We decided to have a picnic and spend the day at our local zoo, which was ‘free’ since we had previously bought a year membership.
It was a cold day, and I very clearly remember sitting at the picnic table eating lunch not knowing if I should be crying, or if it was okay to smile.
Will was so full of life and happy to be outside after a long winter. I remember trying to imagine what it would have been like with two 10-month-old boys to spend the day with.
What a feeling it was, to hold one baby in my arms, and long to hold my other in something other than my heart.
My mother was the only other person than my husband who acknowledged how hard of a day it must have been for me.
Everyone else saw one perfect little boy and assumed he was all I needed.
They were incredibly wrong.
A piece of me died with MJ, and no matter how many months, years or children I have, that piece of my heart can never be returned.
We walked around the zoo in our single stroller, while our double stroller gathered dust back home.
At the children’s area, we stopped and fed the goats, and I remember feeling so overwhelmed with my emotions.

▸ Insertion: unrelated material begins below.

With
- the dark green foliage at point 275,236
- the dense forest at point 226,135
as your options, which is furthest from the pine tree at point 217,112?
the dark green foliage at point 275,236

Will was amazed he could touch the goats, and I was amazed I could even breathe without MJ. My husband put his arm around me, and in my heart, I sobbed.
I remember the sun shining through and feeling as if MJ was with us at that moment; that somehow both of my sons were able to smile back at me that day.
Those moments are what get me through. Every so often the sun will shine just right, and the warmth hits my face, and I can feel MJ with us.
That afternoon at the zoo was one of the first times I had truly felt that.
Several months later my husband and I decided to buy a brick that would be placed at the children’s area of our local zoo. Due to another cold winter, it took almost until the next Mother’s Day to place his brick.
Will was about 22 months, and I was looking forward to seeing his brick. That Mother’s Day I was just newly pregnant with our ‘Rainbow Baby,’ fresh off a miscarriage.
I had no idea if this new baby would come home with us or live forever in Heaven. We saw MJ’s brick, and that feeling came back to me once again.
The sun was shining, and the warmth hit my face, and I felt our son with us. I put Will down and had thoughts of taking this amazing photo of Will and MJ’s brick.
And just as any child at 22 months would do, Will had other plans of petting goats and chasing geese.
I won’t lie when I say that I shed a tear and hated that brick for a moment. We were a sight to see- chasing around Will trying to get him to sit still long enough to take a picture next to a brick.
We finally gave up and just took a picture of MJ’s brick alone. And like so often in our lives, the plans we made didn’t happen.
We had to be okay with just a picture of his brick.
We chose to cremate MJ, so that brick means a lot more to me than anyone would think.
I like to imagine him playing around that zoo, when no one is there, petting the goats and chasing the geese – just as his twin brother did that first time we saw it.
Just last month we went back to the zoo, and this time we got our perfect picture of that brick- with Will and Maci Jayne (our Rainbow Baby who did come home with us).
This Mother’s Day I’d like to go back to the zoo, and I hope I get that feeling once again.
That somehow, someway, when the sun shines down just right on my face and brings that warmth; all of my children are with me.